[Questions about scene geometry]
===

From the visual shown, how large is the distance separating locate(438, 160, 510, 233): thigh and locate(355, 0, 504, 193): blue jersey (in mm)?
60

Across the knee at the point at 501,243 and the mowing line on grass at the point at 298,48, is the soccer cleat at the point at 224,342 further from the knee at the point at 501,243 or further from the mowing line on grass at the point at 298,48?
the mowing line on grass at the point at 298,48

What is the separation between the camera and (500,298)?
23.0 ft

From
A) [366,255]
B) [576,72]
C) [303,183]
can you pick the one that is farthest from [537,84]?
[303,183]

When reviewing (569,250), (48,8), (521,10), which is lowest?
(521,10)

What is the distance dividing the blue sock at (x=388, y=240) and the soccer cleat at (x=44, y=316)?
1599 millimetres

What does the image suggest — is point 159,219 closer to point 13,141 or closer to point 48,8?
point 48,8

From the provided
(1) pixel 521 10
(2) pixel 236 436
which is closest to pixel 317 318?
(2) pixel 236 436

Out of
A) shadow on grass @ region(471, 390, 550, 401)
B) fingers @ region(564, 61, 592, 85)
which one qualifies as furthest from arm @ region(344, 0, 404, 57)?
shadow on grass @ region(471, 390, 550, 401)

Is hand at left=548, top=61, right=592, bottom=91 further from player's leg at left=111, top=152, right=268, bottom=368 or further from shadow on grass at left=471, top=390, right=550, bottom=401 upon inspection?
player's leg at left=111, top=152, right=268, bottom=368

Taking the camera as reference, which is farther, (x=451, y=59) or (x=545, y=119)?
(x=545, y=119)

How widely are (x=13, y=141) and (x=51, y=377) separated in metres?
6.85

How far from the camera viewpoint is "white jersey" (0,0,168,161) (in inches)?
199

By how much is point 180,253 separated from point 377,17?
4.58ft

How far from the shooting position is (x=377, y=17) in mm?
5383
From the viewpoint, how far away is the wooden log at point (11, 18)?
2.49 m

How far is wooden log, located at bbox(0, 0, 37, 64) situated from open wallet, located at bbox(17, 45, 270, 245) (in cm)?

===

> _The task_: Can you substitute "fallen tree trunk" for "wooden log" in the stretch from the line containing "How widely are" through the end of the records, leaving everything else unchanged, and give back only those lines?

> _Answer to this task_:
How widely are (x=13, y=141) and (x=51, y=377) separated in metres?
6.85

How far from the camera viewpoint is "white jersey" (0,0,168,161) (in inches)?
199

By how much is point 180,253 separated from point 377,17?
4.58ft

How far from the shooting position is (x=377, y=17) in mm?
5383
From the viewpoint, how far away is the fallen tree trunk at point (11, 18)?
2.49 m

How far is fallen tree trunk, located at bbox(0, 0, 37, 64) situated from open wallet, located at bbox(17, 45, 270, 245) (in cm)?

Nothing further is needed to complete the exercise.